Trecho:
Segundo informações prestadas pelo agente da Polícia Federal, uma viatura da empresa Aster estava em via pública com as luzes de emergência ("giroflex") piscando, primeiro, às 9h00, nas proximidades da Av. Fonseca Rodrigues, fazendo a segurança de uma das residências dessa avenida durante a chegada até a saída de um caminhão de entregas, depois, parado na altura do entroncamento com a Rua dos Escultores, onde o vigilante permaneceu fora do veículo, na calçada, com as luzes de emergência do carro ainda piscando, trajando uniforme ostensivo, das 9h15 até o momento da abordagem policial, às 9h45 (ID 127252756 - Pág. 67-68).

Amostra dos dados:
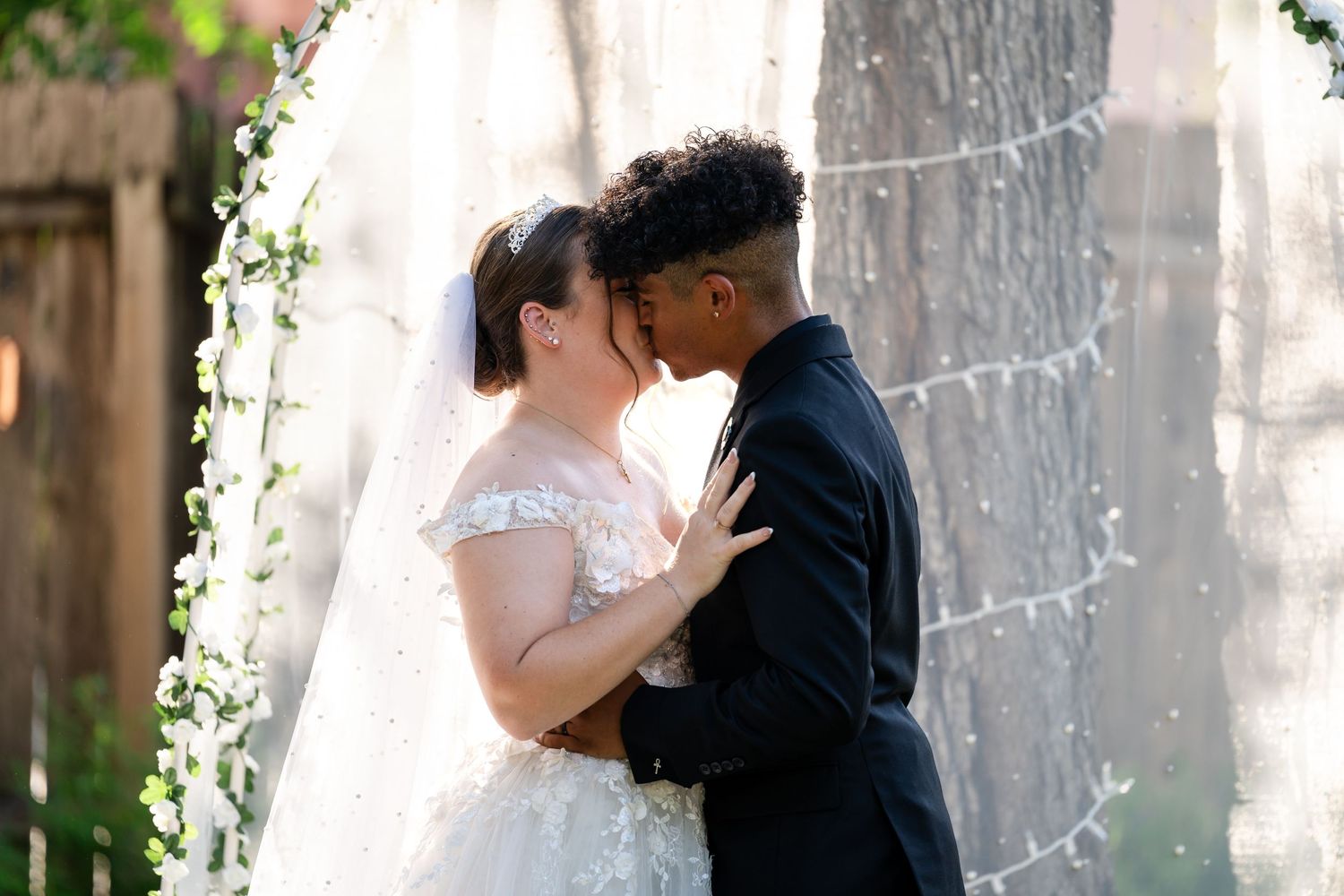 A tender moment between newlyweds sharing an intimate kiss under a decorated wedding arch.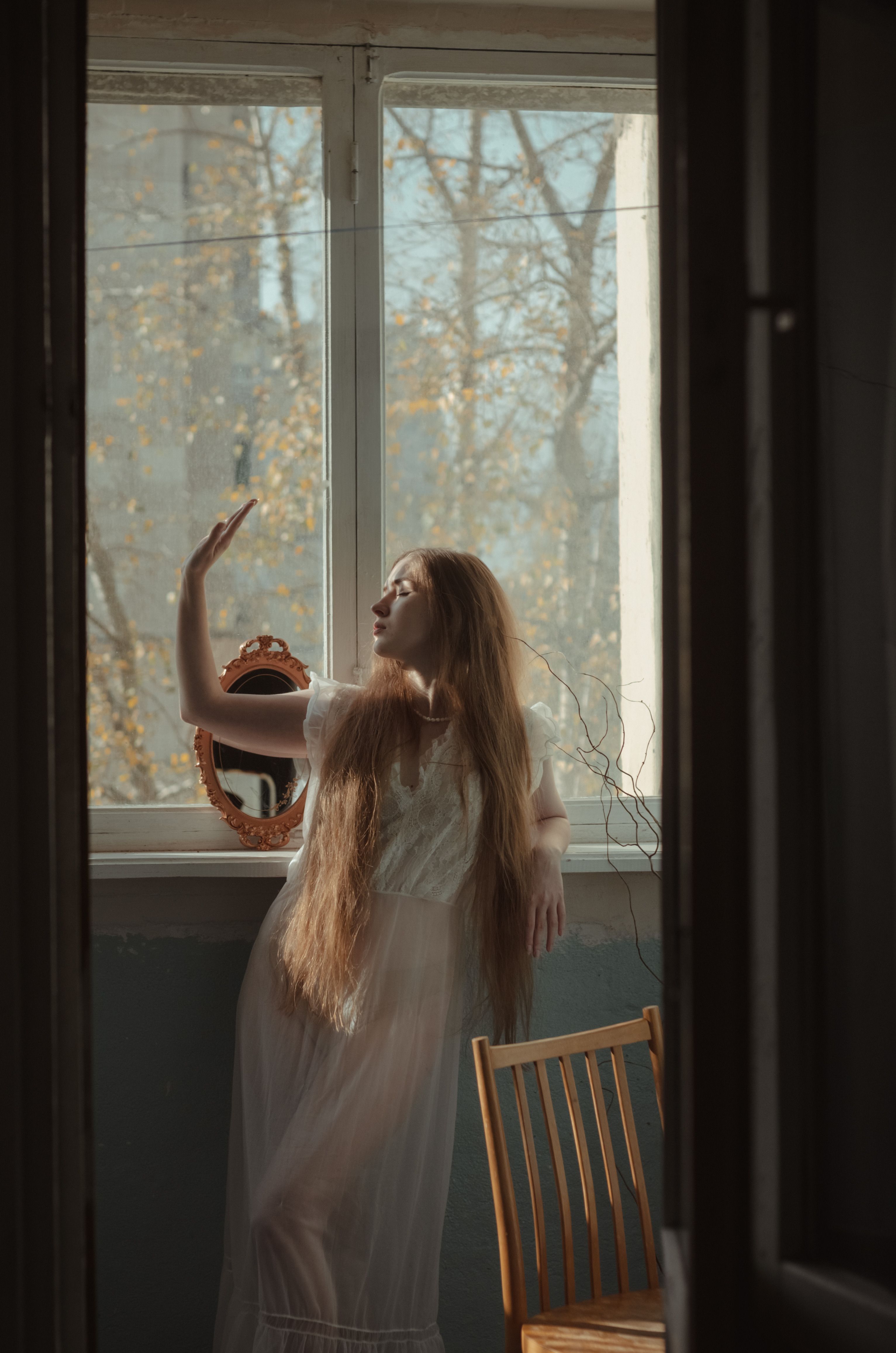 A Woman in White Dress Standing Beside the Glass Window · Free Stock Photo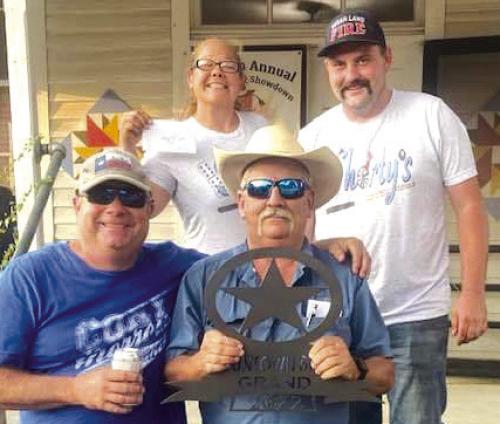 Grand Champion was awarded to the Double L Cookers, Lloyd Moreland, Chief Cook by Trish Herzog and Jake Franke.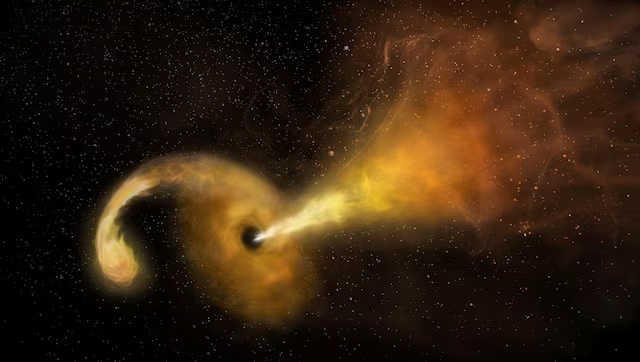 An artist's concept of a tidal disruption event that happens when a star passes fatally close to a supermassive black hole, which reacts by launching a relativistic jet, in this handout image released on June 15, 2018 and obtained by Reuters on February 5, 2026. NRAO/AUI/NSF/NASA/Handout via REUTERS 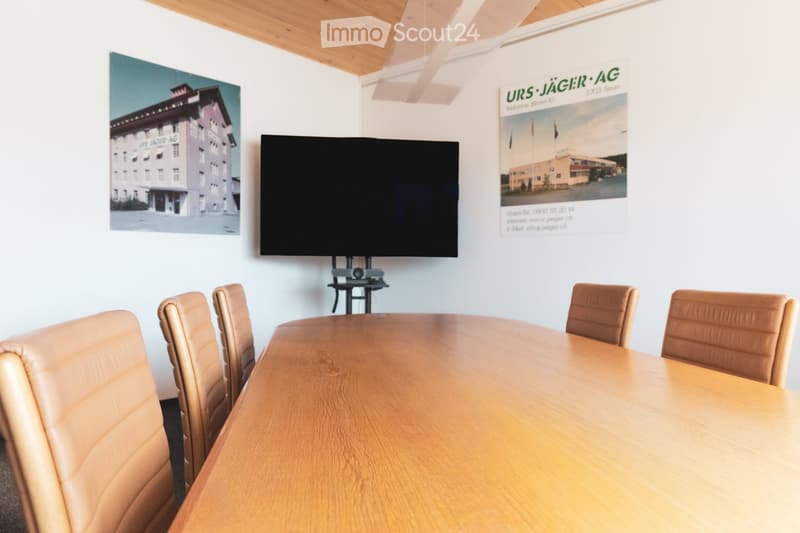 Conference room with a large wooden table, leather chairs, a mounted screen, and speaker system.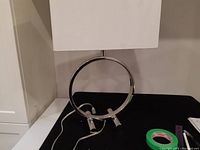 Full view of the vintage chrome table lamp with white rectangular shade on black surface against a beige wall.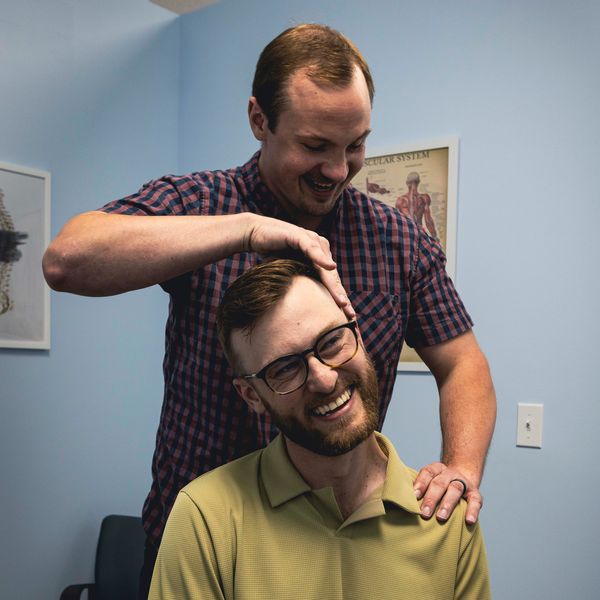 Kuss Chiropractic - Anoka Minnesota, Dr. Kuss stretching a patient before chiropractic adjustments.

Instruções: Segundo o trecho, a que horas ocorreu a abordagem policial? Os dados são um material à parte, sem relação com o trecho.

Resposta: A abordagem policial ocorreu às 9h45.